Q: “Which Knit Picks yarns work best for felting?”
A: First of all, a quick definition: Felting (or fulling as it is also called) is the process of intentionally shrinking natural untreated fibers into a dense fabric using hot water and agitation. Many people use this for projects such as slippers, bags, mittens, hats, toys, and housewares – anywhere you would prefer a thick durable fabric. We have a couple of tutorials on how to felt your knitted & crochet projects – either by machine or by hand.
We have several yarns that work great for felting. Remember, you will want to use untreated yarns – no superwash! – and yarns that are made up of mostly natural fibers. Different yarns (such as wool vs alpaca) and even different colors will felt at different rates, so make sure you do a swatch before starting a project!
Single ply yarns are some of the best for felting so our Full Circle Worsted and Bulky are perfect for felted projects.
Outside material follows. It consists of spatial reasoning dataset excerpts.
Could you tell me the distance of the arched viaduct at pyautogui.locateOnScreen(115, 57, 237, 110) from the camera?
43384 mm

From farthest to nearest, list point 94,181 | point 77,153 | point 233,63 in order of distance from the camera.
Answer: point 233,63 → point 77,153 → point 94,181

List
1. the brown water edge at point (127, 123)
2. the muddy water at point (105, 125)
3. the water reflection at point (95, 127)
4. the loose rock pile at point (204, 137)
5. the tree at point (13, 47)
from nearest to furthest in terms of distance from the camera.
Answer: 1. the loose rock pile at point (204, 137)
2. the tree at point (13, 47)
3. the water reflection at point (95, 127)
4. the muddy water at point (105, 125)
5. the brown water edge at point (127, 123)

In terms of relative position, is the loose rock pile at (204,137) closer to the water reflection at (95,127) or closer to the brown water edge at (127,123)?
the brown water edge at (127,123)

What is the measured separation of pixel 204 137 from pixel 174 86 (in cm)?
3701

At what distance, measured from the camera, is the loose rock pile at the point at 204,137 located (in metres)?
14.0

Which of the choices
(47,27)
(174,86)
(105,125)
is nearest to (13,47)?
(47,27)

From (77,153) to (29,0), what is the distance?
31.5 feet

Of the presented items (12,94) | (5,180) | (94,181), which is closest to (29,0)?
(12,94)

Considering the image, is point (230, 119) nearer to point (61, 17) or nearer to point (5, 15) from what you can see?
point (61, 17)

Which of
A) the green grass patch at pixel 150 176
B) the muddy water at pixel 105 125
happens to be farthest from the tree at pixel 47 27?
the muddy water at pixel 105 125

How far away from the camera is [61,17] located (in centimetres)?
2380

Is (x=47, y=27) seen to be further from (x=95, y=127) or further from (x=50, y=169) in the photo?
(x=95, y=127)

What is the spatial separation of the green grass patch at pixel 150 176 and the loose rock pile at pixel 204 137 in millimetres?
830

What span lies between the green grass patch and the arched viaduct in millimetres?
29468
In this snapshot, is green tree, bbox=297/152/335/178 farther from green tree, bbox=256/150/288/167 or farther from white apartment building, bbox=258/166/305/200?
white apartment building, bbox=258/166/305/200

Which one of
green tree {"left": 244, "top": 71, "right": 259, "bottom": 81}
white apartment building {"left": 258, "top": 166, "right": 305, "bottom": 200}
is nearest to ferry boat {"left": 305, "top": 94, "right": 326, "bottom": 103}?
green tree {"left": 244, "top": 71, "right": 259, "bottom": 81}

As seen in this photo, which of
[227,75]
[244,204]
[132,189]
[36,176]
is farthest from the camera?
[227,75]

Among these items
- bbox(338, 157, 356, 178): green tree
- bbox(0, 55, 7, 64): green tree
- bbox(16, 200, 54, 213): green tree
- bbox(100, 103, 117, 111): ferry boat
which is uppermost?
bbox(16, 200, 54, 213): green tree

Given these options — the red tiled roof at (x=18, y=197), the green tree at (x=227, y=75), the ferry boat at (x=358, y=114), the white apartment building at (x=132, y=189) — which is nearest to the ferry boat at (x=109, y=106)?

With the blend of Merino and Highland wools, you’ll not only get very durable accessories such as hats and mittens, the fabric will be soft and warm through the chilliest of winter days.
Our 100% Peruvian wools are the most popular for felting – that is, Palette and especially the Wool of the Andes line (sport, worsted and bulky). You can see this is great for projects such as bags, like Meghan Jones’ Intwined Bag, which uses Wool of the Andes Bulky.
Alpaca fibers also felt extremely well – I’ve seen gorgeous felted projects both in Andean Treasure and Cadena. A side note from personal experience: Alpaca fiber tend to felt a lot faster than wool fiber, so keep an eye on that washing machine when you’re felting!
Lots of people ask if our Chroma yarns are feltable, since it is a mix of wool (natural) and nylon (manmade). The answer is yes they are! While 100% wools are most popular for felting, yarns with a small percentage of nylon should felt just fine, though it may take a little longer. (Which is where swatching is quite important). You can see what IDP designer Mara Jessup did in her free Summer Stripes Water Felted Bottle Holder pattern.
So there you go! Lots of choices for feltable yarns – when choosing your yarn, what you’ll mainly want to keep in mind is untreated natural fibers with no more than 30% manmade fibers. Have fun!